With the temperatures in town remaining high well into the night, the Daily Wenzel office has been running showings of Dean Martin's satirical espionage series, Matt Helm. While based on the hard-edged novels by Donald Hamilton, Martin & Co. brought a decidely lighter atmosphere, infusing them with the same pop sensibilities as Adam West's Batman. Likewise, just as one can only watch so much Batman, four nights of Matt Helm left a few of us longing for weighty fare.
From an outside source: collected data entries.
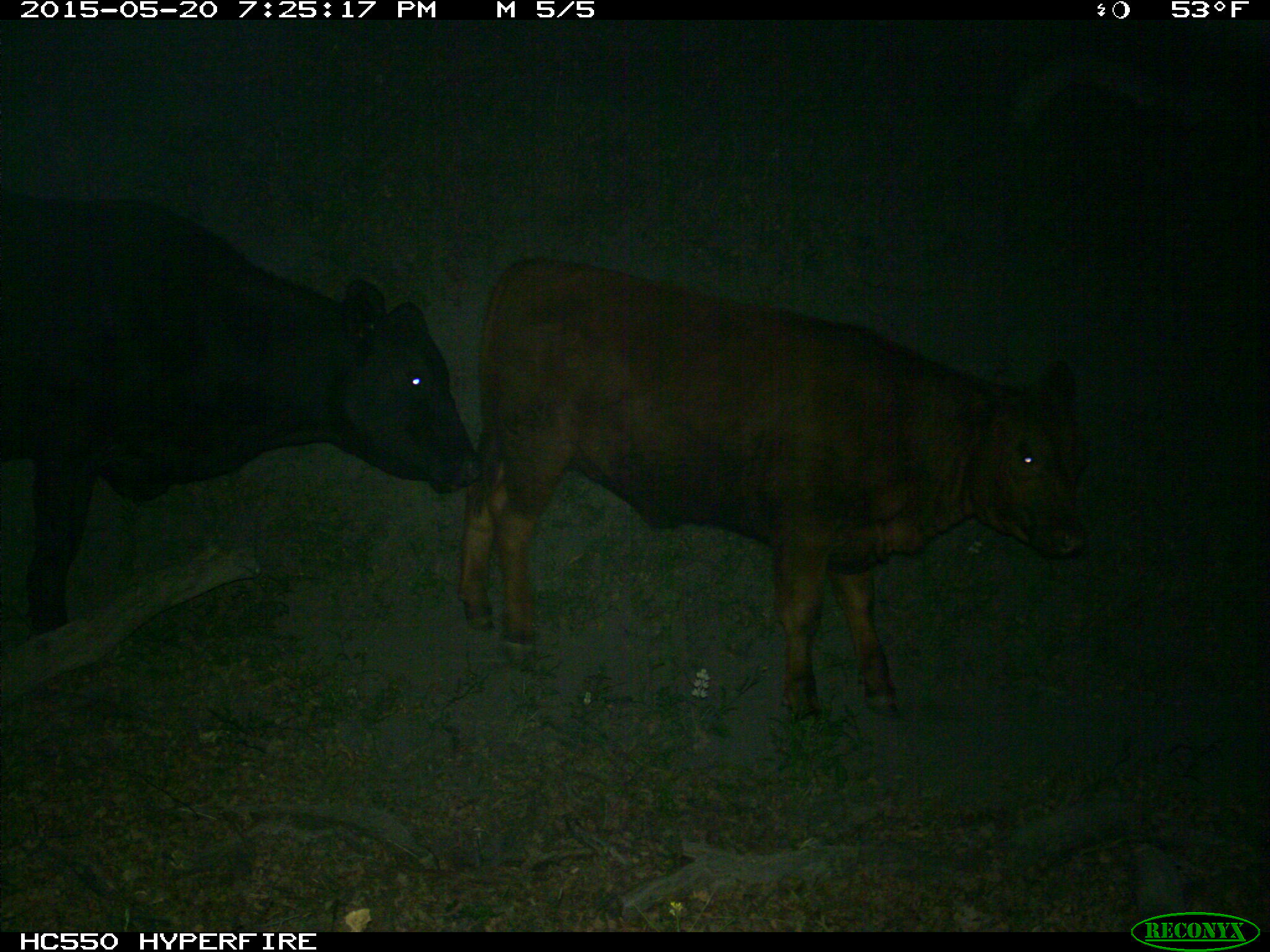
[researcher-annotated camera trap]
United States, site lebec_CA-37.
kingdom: Animalia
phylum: Chordata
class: Mammalia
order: Artiodactyla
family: Bovidae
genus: Bos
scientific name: Bos taurus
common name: domestic cow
Bos taurus (domestic cow).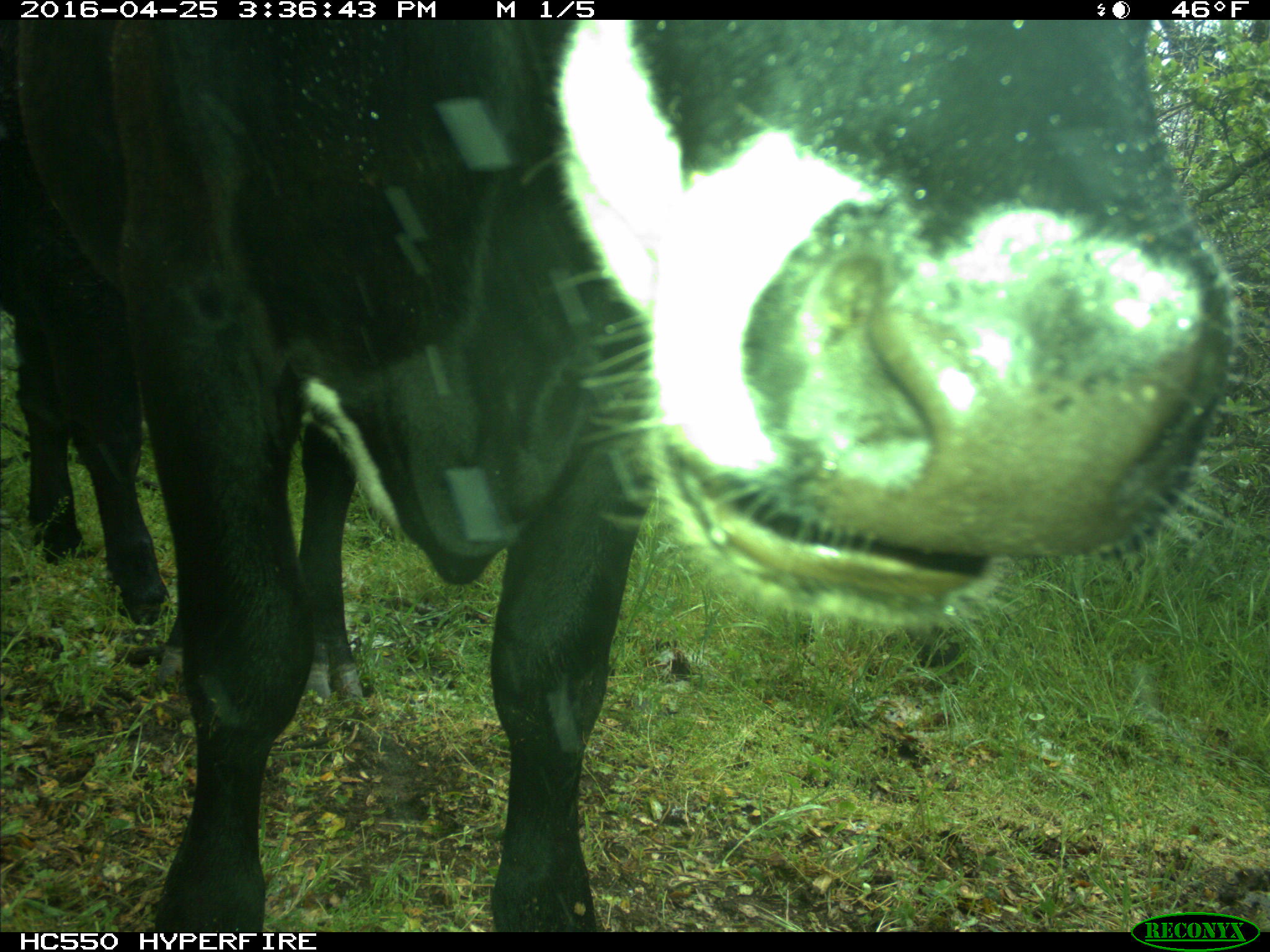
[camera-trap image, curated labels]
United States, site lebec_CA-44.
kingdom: Animalia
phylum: Chordata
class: Mammalia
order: Artiodactyla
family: Bovidae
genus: Bos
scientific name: Bos taurus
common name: domestic cow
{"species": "Bos taurus (domestic cow)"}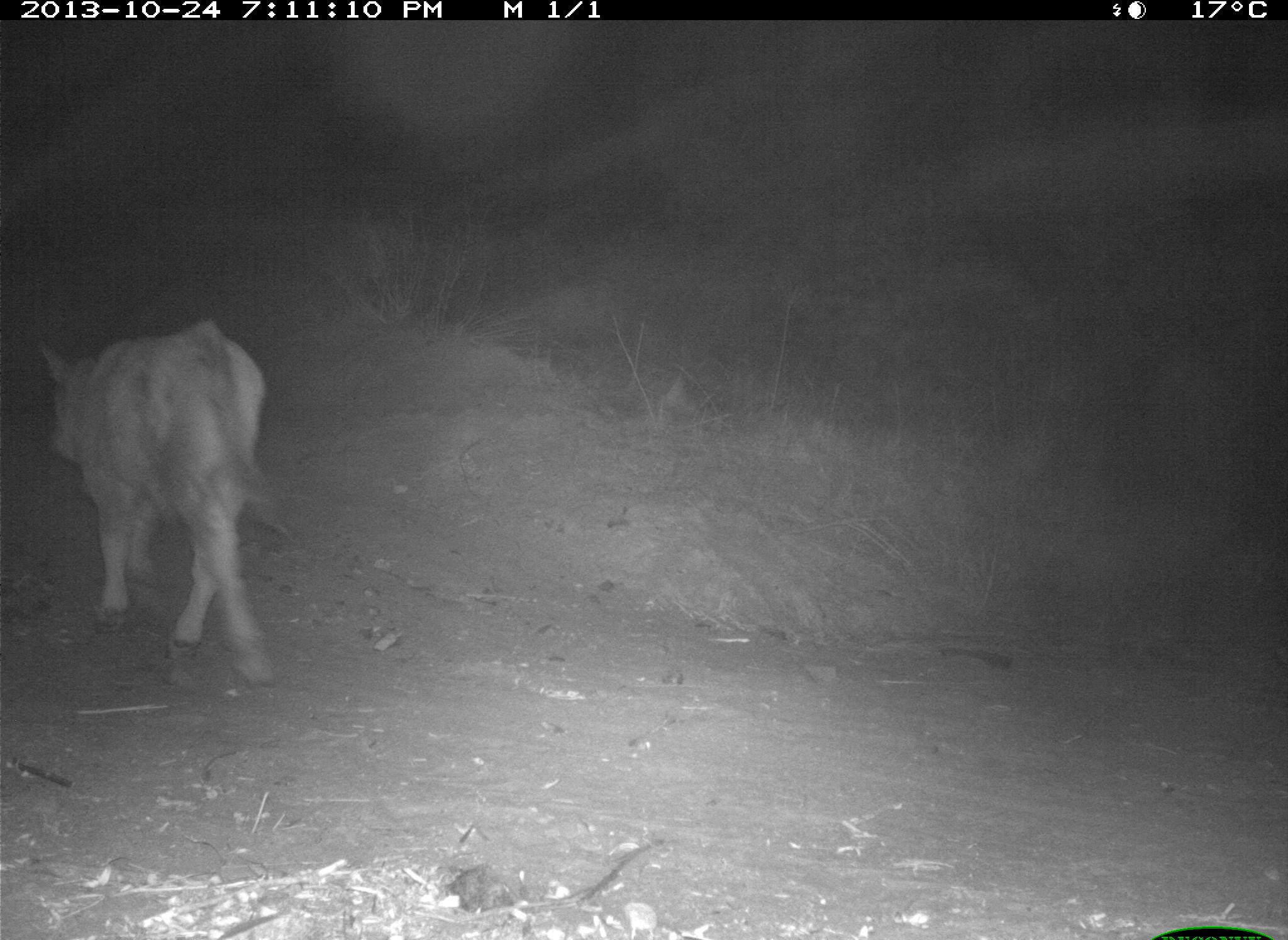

However, aside from acting as a license to break out the cocktails and 1960s loungewear, Matt Helm also provided a window to some particular behaviours that we would often like to think we have outgrown. For starters Dean Martin and friends were widely known as rampant alocholics, and often played up this angle during performances. Thus, Martin, as Helm, is constantly drinking, frequently while driving. While this is obvious meant as self-parody, given our current attitudes towards drunk driving, we wonder if these scenes would even be allowed. Another rather startling facet of the Matt Helm movies is the blatant objectification of women as sex objects. Again, parody is a function here, as the movies are filmed during the heyday of feminism and are meant to lampoon the womanizing of James Bond, altough Martin's own reputation as a member of the doll-chasing Rat Pack, highlights the aspect of self-parody.
In case our ramblings have you thinking that we were taking things a little too serious, the Matt Helm movies, with Dean Martin as the womanizing fashion photographer turned superspy, was of course the inspiration for Austin Powers, with Mike Myers effectively capturing the tongue-in-cheek whimsy of the original.